Tuesday, August 10, 2010

Stepping it up - Stickpins!

f you took my advice and are wearing pocket squares on a day-to-day basis, then you might ask how one is supposed to go about "dressing up."  You can wear a tie, of course, but so is everyone else.  My answer is simple - stickpins.

My great uncle with a
stickpin. ©Corbisimages.com
Back when occasions for dressing up included wearing a three piece suit to the beach, many gentlemen distinguished themselves with stickpins.  Stickpins are long-ish pins, ranging from 1.5" to 3" long with a small, fingernail-sized ornament at the head.  They were typically worn through the tie and shirt, so as to anchor the tie.  Unlike tie pins and tie bars, they are worn much further up, usually just under the dimple of the tie.  A protective back is worn on the point end so as to not bloody your clothes.  If your pin didn't come with one, these "keepers" can easily be purchased new.

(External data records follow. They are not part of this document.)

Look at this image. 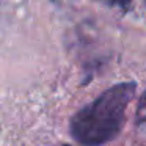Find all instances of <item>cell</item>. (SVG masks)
Listing matches in <instances>:
<instances>
[{"instance_id": "obj_1", "label": "cell", "mask_w": 146, "mask_h": 146, "mask_svg": "<svg viewBox=\"0 0 146 146\" xmlns=\"http://www.w3.org/2000/svg\"><path fill=\"white\" fill-rule=\"evenodd\" d=\"M135 88L133 82H123L105 90L72 116L69 123L71 137L85 146L111 141L126 123V110L135 94Z\"/></svg>"}, {"instance_id": "obj_2", "label": "cell", "mask_w": 146, "mask_h": 146, "mask_svg": "<svg viewBox=\"0 0 146 146\" xmlns=\"http://www.w3.org/2000/svg\"><path fill=\"white\" fill-rule=\"evenodd\" d=\"M104 3H107L108 7H118L124 14L130 10V0H102Z\"/></svg>"}, {"instance_id": "obj_3", "label": "cell", "mask_w": 146, "mask_h": 146, "mask_svg": "<svg viewBox=\"0 0 146 146\" xmlns=\"http://www.w3.org/2000/svg\"><path fill=\"white\" fill-rule=\"evenodd\" d=\"M140 113L143 118H146V93L143 94L141 101H140Z\"/></svg>"}]
</instances>
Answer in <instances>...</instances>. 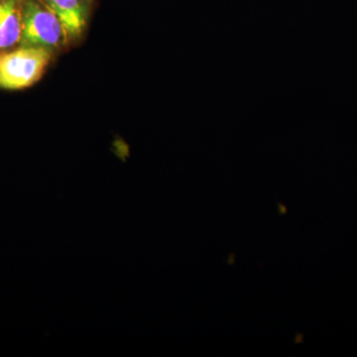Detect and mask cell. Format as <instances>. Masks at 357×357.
<instances>
[{"label": "cell", "instance_id": "obj_1", "mask_svg": "<svg viewBox=\"0 0 357 357\" xmlns=\"http://www.w3.org/2000/svg\"><path fill=\"white\" fill-rule=\"evenodd\" d=\"M53 52L43 47L21 46L17 50L0 54V88L31 86L43 76Z\"/></svg>", "mask_w": 357, "mask_h": 357}, {"label": "cell", "instance_id": "obj_2", "mask_svg": "<svg viewBox=\"0 0 357 357\" xmlns=\"http://www.w3.org/2000/svg\"><path fill=\"white\" fill-rule=\"evenodd\" d=\"M62 23L46 2L27 0L22 6V33L20 44L43 47L54 51L68 43Z\"/></svg>", "mask_w": 357, "mask_h": 357}, {"label": "cell", "instance_id": "obj_3", "mask_svg": "<svg viewBox=\"0 0 357 357\" xmlns=\"http://www.w3.org/2000/svg\"><path fill=\"white\" fill-rule=\"evenodd\" d=\"M62 23L68 41L76 40L84 33L86 9L82 0H45Z\"/></svg>", "mask_w": 357, "mask_h": 357}, {"label": "cell", "instance_id": "obj_4", "mask_svg": "<svg viewBox=\"0 0 357 357\" xmlns=\"http://www.w3.org/2000/svg\"><path fill=\"white\" fill-rule=\"evenodd\" d=\"M22 6L20 0L0 2V49H8L20 42Z\"/></svg>", "mask_w": 357, "mask_h": 357}]
</instances>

Circa 1890, the wearing of stickpins with a tie was considered the norm regardless of your stature or profession.  The tradition started much earlier with the wearing of pins through ascots, and morphed along with popular neckwear.  Stickpins add a little "bling" to your outfit, but in a refined way that chunky gold necklaces and diamond studs in your ears or nose just can't match....

Stickpins can be confused with ascot pins and women's hat pins, so the buyer must be careful.  Here's how you tell the difference:
  • Stickpins are typically about two to three inches long.  If you find one that is longer than three inches, you could be looking at a ladies hat pin.  If you find one shorter than two inches, you may be looking at an ascot pin.  (Ascot pins may be worn as stickpins, so this is less of a concern.)
  • If you look at a stickpin from the side, you should see the pin portion turn 90 degrees before it reaches the ornament.  If it's straight, you have a woman's hat pin.  Give it to the woman of your choosing, or pass on purchasing it.
Stickpin Collector's Book
The ornaments on stickpins come in a vast array of colors, symbols, figures, and shapes.  Many have gemstones, others are carved from stone, some are gold, some are micromosaics.  There can be griffins, swords, armor, cameos, crecents, crowns, dogs, insects, intaglios, horseshoes, political symbols....or just interesting stones and designs.  There are thousands of opportunities to make a statement about your mood or personality in what you choose to wear.  If you want to read up about them, or get an idea on how much they're worth, I'd suggest you purchase the book Collecting Antique Stickpins: Indentification and Value Guide by Jack Kerins and Elynore Kerins.  ©1995 and published by Schroeder Publishing Company.  I paid a couple bucks for my used (but in nice condition) copy.  Also check out a segment of Antiques Roadshow on a fellow's collection of stickpins.

Some tips on wearing them:  First, if you plan to stick it through your tie, be sure to wear a woven tie!  Woven ties hide the holes that stickpins make, and can handle the stress of being stuck multiple times so long as you're careful.  I've always preferred woven ties, but I'll cover that topic another time.  If you insist on wearing printed ties, or if you don't like the look of the stickpin in your tie, another option is to wear them in your jacket lapel.

You can find stickpins in flea markets, on eBay, in antique stores, etc.  Prices can range from $20 to several hundred dollars.  Know what you're buying - several of the stones can be glass or paste (fine, so long as you pay accordingly) and the pins can range from steel to gold plate to solid gold up to about 18 carats.  Again, I'd suggest you get the book mentioned above and do some reading and research on past eBay items before shelling out more than $40 or so.  But try it out and have fun - it will definitely help you bouge things up a bit and stand out in the crowd.